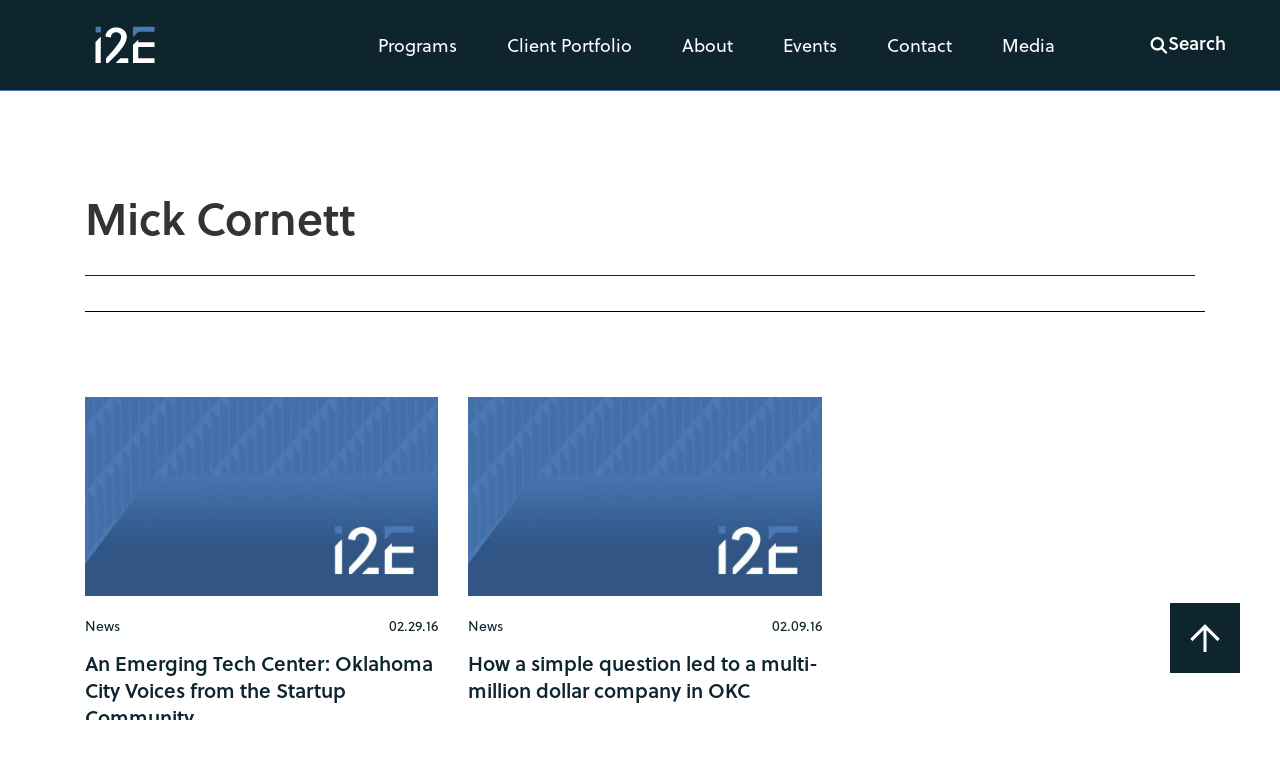

--- FILE ---
content_type: image/svg+xml
request_url: https://i2e.org/wp-content/uploads/2022/05/i2e-logo-1.svg
body_size: 185
content:
<svg xmlns="http://www.w3.org/2000/svg" width="80" height="50" viewBox="0 0 80 50" fill="none"><path d="M12.3941 4.3374H6.3374V10.6294H12.3941V4.3374Z" fill="#4B78B6"></path><path d="M49.0927 4.33744V15.9687L55.2493 9.81205V9.74632H55.6761L55.7281 9.69435L55.7801 9.74632H73.6625V4.33744H49.0927Z" fill="#4B78B6"></path><path d="M35.6118 15.5537C35.6118 12.2766 32.6921 10.4295 29.6532 10.4295C26.4953 10.4295 23.814 12.8724 23.8139 16.4475L17.5576 15.2558C18.0343 8.99946 23.9925 4.94775 29.8319 4.94775C36.1478 4.94775 42.0466 9.05905 42.0466 15.5537C42.0466 19.2479 40.1399 23.24 37.8757 26.4576C35.9003 29.2592 33.6865 31.9956 31.3913 34.6412L20.8062 45.2265H18.3324V39.8639C22.9204 35.0377 28.4617 28.9599 32.1559 23.5975C33.705 21.3333 35.6118 18.2349 35.6118 15.5537Z" fill="white"></path><path d="M12.3122 15.4719H12.3941V45.2266H6.3374V21.4467L12.3122 15.4719Z" fill="white"></path><path d="M29.3716 45.2268H43.8342V39.7451H34.8532L29.3716 45.2268Z" fill="white"></path><path d="M49.0928 24.7839L55.2495 18.6272V21.7502H73.6626V27.1591H55.2495V39.8179H73.6626V45.2268H49.0928V24.7839Z" fill="white"></path></svg>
----
→ **Exercise description**:
In your copy, repeat the records above exactly and include no images.

→ **Exercise output**:
--- FILE ---
content_type: image/svg+xml
request_url: https://i2e.org/wp-content/uploads/2022/05/i2e-logo-1.svg
body_size: 185
content:
<svg xmlns="http://www.w3.org/2000/svg" width="80" height="50" viewBox="0 0 80 50" fill="none"><path d="M12.3941 4.3374H6.3374V10.6294H12.3941V4.3374Z" fill="#4B78B6"></path><path d="M49.0927 4.33744V15.9687L55.2493 9.81205V9.74632H55.6761L55.7281 9.69435L55.7801 9.74632H73.6625V4.33744H49.0927Z" fill="#4B78B6"></path><path d="M35.6118 15.5537C35.6118 12.2766 32.6921 10.4295 29.6532 10.4295C26.4953 10.4295 23.814 12.8724 23.8139 16.4475L17.5576 15.2558C18.0343 8.99946 23.9925 4.94775 29.8319 4.94775C36.1478 4.94775 42.0466 9.05905 42.0466 15.5537C42.0466 19.2479 40.1399 23.24 37.8757 26.4576C35.9003 29.2592 33.6865 31.9956 31.3913 34.6412L20.8062 45.2265H18.3324V39.8639C22.9204 35.0377 28.4617 28.9599 32.1559 23.5975C33.705 21.3333 35.6118 18.2349 35.6118 15.5537Z" fill="white"></path><path d="M12.3122 15.4719H12.3941V45.2266H6.3374V21.4467L12.3122 15.4719Z" fill="white"></path><path d="M29.3716 45.2268H43.8342V39.7451H34.8532L29.3716 45.2268Z" fill="white"></path><path d="M49.0928 24.7839L55.2495 18.6272V21.7502H73.6626V27.1591H55.2495V39.8179H73.6626V45.2268H49.0928V24.7839Z" fill="white"></path></svg>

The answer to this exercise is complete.